芥川賞作品全作解剖

龍姫

戦前

「蒼氓」 石川達三 1935上半期 第1回

 第一回にして最高峰ともいえる選考会で選出された記念すべき小説は、ブラジルへの移民に胸を膨らませる人々を描いた群像劇であった。「蒼氓」は、人民、草民という意味を持つ。この軽妙かつ明快な筆致で描かれた小説は、登場人物の心理を突き詰めた典型的な純文学というより、風俗小説に近しく、戦後、作者・石川達三が風俗作家として大成することを予見している。

 筋書きも至って単純。この小説が書かれた時期の前後、日本では一攫千金の機会を逃すまいと、南米、殊にブラジルへの移民が盛んに行われていた。しかし、実際に新大陸に辿り着くにも一苦労を要する。中でも大きな壁となるのが伝染病である。医療がまだ発展途上であった当時、伝染病に罹ることは大変なことだ。船で渡航する最中にこれで乗員乗客が全滅するのだって珍しいことではない。そのため、敢え無くキャラバンから弾かれる者も多い。それでも、自らの健康状態を偽ってでも、全国各地から多くの人間が日本国内にあったありとあらゆる財を捨ててまで、異邦の地に足を踏み入れようとするものだ。

 検査で合格を貰った人間がすぐに乗船できるわけではない。彼らは一旦収容所に入れられ、そこでも一悶着を引き起こす。それも乗り越えた人間だけが晴れてブラジル行きの切符を手に入れ、船での長旅を始めるのであった。話はここで終わっている。

 この小説の登場人物一人ひとりは非常に個性ある描き方をされているが、彼らの見ている先は全く同じだった。誰しもが未知に孕んだ世界に期待を寄せていた。そこが楽園とは言い難い過酷な世界だとは知らずに。

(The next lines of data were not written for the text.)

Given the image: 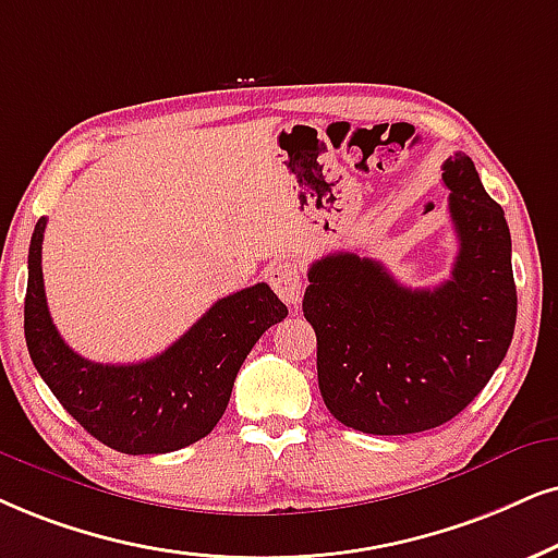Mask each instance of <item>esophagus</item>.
Segmentation results:
<instances>
[{
	"instance_id": "obj_1",
	"label": "esophagus",
	"mask_w": 558,
	"mask_h": 558,
	"mask_svg": "<svg viewBox=\"0 0 558 558\" xmlns=\"http://www.w3.org/2000/svg\"><path fill=\"white\" fill-rule=\"evenodd\" d=\"M267 280H270L272 291L280 295V301H283L286 306H291V308L299 306L301 295H303L299 265L291 263V259H278V263L267 270Z\"/></svg>"
}]
</instances>
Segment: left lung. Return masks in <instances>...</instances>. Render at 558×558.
Returning <instances> with one entry per match:
<instances>
[{
    "label": "left lung",
    "mask_w": 558,
    "mask_h": 558,
    "mask_svg": "<svg viewBox=\"0 0 558 558\" xmlns=\"http://www.w3.org/2000/svg\"><path fill=\"white\" fill-rule=\"evenodd\" d=\"M458 236L453 275L437 288L401 286L355 252L316 259L303 316L316 331L324 404L342 425L409 435L463 412L505 361L518 319L505 210L466 154L442 165Z\"/></svg>",
    "instance_id": "1"
}]
</instances>
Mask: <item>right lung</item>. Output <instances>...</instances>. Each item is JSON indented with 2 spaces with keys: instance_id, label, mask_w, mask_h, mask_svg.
<instances>
[{
  "instance_id": "add662e5",
  "label": "right lung",
  "mask_w": 558,
  "mask_h": 558,
  "mask_svg": "<svg viewBox=\"0 0 558 558\" xmlns=\"http://www.w3.org/2000/svg\"><path fill=\"white\" fill-rule=\"evenodd\" d=\"M46 218L35 223L27 252L25 342L35 371L92 437L129 456L193 446L223 417L244 357L286 303L257 283L218 299L157 357L131 365L92 363L61 340L44 291Z\"/></svg>"
}]
</instances>
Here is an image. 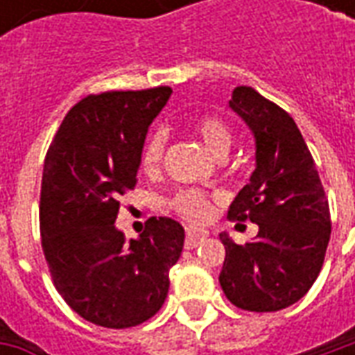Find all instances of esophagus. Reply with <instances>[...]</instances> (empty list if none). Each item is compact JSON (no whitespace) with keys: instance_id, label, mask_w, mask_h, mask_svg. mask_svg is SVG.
I'll use <instances>...</instances> for the list:
<instances>
[{"instance_id":"34e87169","label":"esophagus","mask_w":355,"mask_h":355,"mask_svg":"<svg viewBox=\"0 0 355 355\" xmlns=\"http://www.w3.org/2000/svg\"><path fill=\"white\" fill-rule=\"evenodd\" d=\"M209 234L205 230H196V228H188L186 230V241L184 245L186 249H193V247H198L203 241V239L207 238Z\"/></svg>"}]
</instances>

 この小説は実は後に続編が書かれ、船内での様子を描いた第2部「南海航路」、ブラジル到着後の様子を描いた第3部「声無き民」で完結する。「蒼氓」含めた三部作は、一編の長編としても楽しむことができ、後に映像化もされている。


 私が最高峰の選考会と始めに述べたのはわけがある。この回では候補作としてほかに外村繁の「草筏」、高見順の「故旧忘れ得べき」、衣巻省三の「けしかけられた男」、太宰治の「逆行」が挙げられ、いずれも選考委員から一定の評価を得ている。さらに、太宰治はもとより、外村繁や高見順も戦後、他作品で文学賞を受賞していて、作家としての活躍が目ぼしいものとなっている。その中で、奇抜な題材を拾い上げ、描写が優れた石川達三に軍配が挙がったのだ。